* Data shown
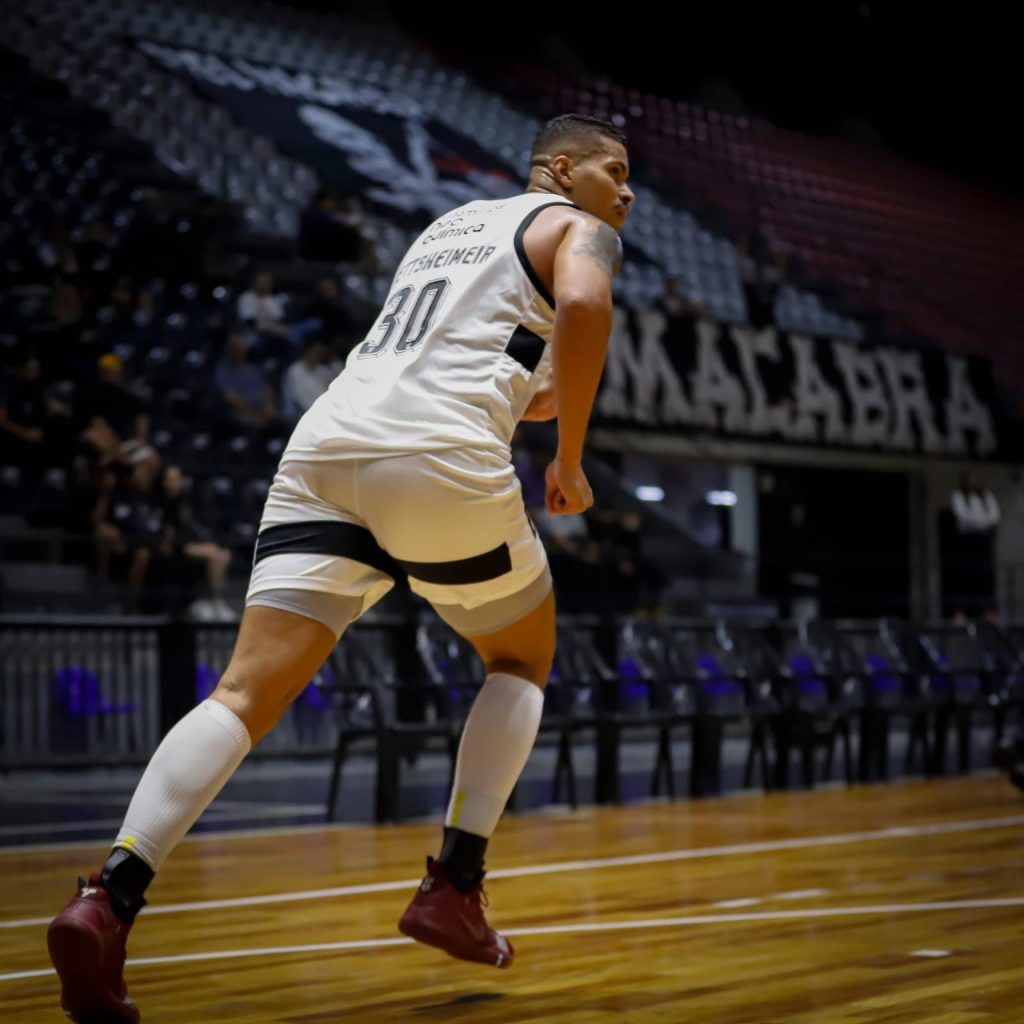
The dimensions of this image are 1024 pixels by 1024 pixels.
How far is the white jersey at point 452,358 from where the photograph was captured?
9.98 ft

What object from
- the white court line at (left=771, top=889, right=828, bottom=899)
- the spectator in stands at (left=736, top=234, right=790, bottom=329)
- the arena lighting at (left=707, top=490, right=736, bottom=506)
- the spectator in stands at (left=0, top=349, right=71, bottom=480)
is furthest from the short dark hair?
the arena lighting at (left=707, top=490, right=736, bottom=506)

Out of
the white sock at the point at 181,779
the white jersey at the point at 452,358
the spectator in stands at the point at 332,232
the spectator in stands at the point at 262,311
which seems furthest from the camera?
the spectator in stands at the point at 332,232

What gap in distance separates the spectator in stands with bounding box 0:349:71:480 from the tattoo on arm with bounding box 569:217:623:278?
363 inches

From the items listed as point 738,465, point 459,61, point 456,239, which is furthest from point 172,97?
point 456,239

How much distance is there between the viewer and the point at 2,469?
38.5 ft

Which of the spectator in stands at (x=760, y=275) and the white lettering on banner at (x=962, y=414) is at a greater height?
the spectator in stands at (x=760, y=275)

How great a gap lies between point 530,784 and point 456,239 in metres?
6.55

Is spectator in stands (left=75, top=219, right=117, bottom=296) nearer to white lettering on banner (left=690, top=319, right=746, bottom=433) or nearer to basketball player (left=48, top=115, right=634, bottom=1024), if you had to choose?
white lettering on banner (left=690, top=319, right=746, bottom=433)

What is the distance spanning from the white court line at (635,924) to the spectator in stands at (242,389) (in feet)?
30.0

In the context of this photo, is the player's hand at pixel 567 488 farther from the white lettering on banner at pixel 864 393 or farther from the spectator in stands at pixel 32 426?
the white lettering on banner at pixel 864 393

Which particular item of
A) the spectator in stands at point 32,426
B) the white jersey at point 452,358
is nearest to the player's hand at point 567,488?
the white jersey at point 452,358

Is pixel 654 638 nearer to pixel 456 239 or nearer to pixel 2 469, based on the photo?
pixel 2 469

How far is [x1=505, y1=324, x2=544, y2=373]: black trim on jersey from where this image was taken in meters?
3.18

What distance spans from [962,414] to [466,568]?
17.4m
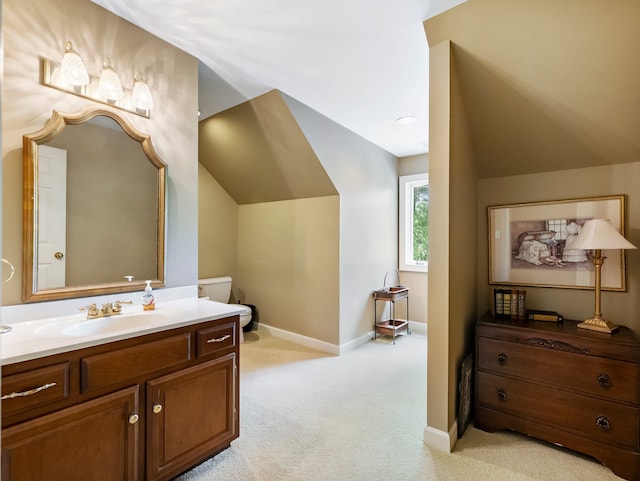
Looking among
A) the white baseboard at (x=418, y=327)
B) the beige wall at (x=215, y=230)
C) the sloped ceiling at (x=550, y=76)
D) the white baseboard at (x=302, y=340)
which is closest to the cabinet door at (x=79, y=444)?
the white baseboard at (x=302, y=340)

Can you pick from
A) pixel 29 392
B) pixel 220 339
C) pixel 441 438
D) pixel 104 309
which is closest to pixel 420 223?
pixel 441 438

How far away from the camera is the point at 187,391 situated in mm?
1858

* Exercise brief
Reproduce all the lines above word for word, leaving out the pictures.

* Solution to the exercise
The dimensions of this image are 1024 pixels by 1024 pixels.
How far is the white jersey at point 452,358 from where the photograph was captured?
9.98 ft

What object from
- the white court line at (left=771, top=889, right=828, bottom=899)
- the spectator in stands at (left=736, top=234, right=790, bottom=329)
- the arena lighting at (left=707, top=490, right=736, bottom=506)
- the spectator in stands at (left=0, top=349, right=71, bottom=480)
is furthest from the short dark hair?
the arena lighting at (left=707, top=490, right=736, bottom=506)

Out of
the white sock at the point at 181,779
the white jersey at the point at 452,358
the spectator in stands at the point at 332,232
the spectator in stands at the point at 262,311
which seems furthest from the camera?
the spectator in stands at the point at 332,232

What gap in distance separates the spectator in stands with bounding box 0:349:71:480 from the tattoo on arm with bounding box 569:217:623:278?
363 inches

From the items listed as point 738,465, point 459,61, point 456,239, which is furthest from point 172,97?
point 456,239

How much distance is there between the viewer and the point at 2,469?
38.5 ft

Which of the spectator in stands at (x=760, y=275) and the white lettering on banner at (x=962, y=414) is at a greater height?
the spectator in stands at (x=760, y=275)

How great a gap lies between point 530,784 and point 456,239 in metres?
6.55

Is spectator in stands (left=75, top=219, right=117, bottom=296) nearer to white lettering on banner (left=690, top=319, right=746, bottom=433) or nearer to basketball player (left=48, top=115, right=634, bottom=1024), if you had to choose?
white lettering on banner (left=690, top=319, right=746, bottom=433)

What is the distance spanning from the white court line at (635,924) to the spectator in stands at (242,389) (in feet)?
30.0

In the context of this photo, is the player's hand at pixel 567 488 farther from the white lettering on banner at pixel 864 393 or farther from the spectator in stands at pixel 32 426?
the white lettering on banner at pixel 864 393

Which particular item of
A) the spectator in stands at point 32,426
B) the white jersey at point 452,358
is nearest to the player's hand at point 567,488?
the white jersey at point 452,358

Is pixel 654 638 nearer to pixel 456 239 or nearer to pixel 2 469, based on the photo?
pixel 2 469

How far is [x1=505, y1=324, x2=544, y2=373]: black trim on jersey from where this image was taken in meters?
3.18

What distance spans from [962,414] to [466,568]?
17.4m
Looking among
A) the white baseboard at (x=418, y=327)
B) the beige wall at (x=215, y=230)
C) the sloped ceiling at (x=550, y=76)
D) the white baseboard at (x=302, y=340)
which is closest to the cabinet door at (x=79, y=444)?
the white baseboard at (x=302, y=340)

Can you pick from
A) pixel 29 392
B) pixel 220 339
C) pixel 441 438
D) pixel 104 309
which is closest to pixel 420 223?
pixel 441 438

How far away from the camera is the point at 187,391 situated in mm?
1858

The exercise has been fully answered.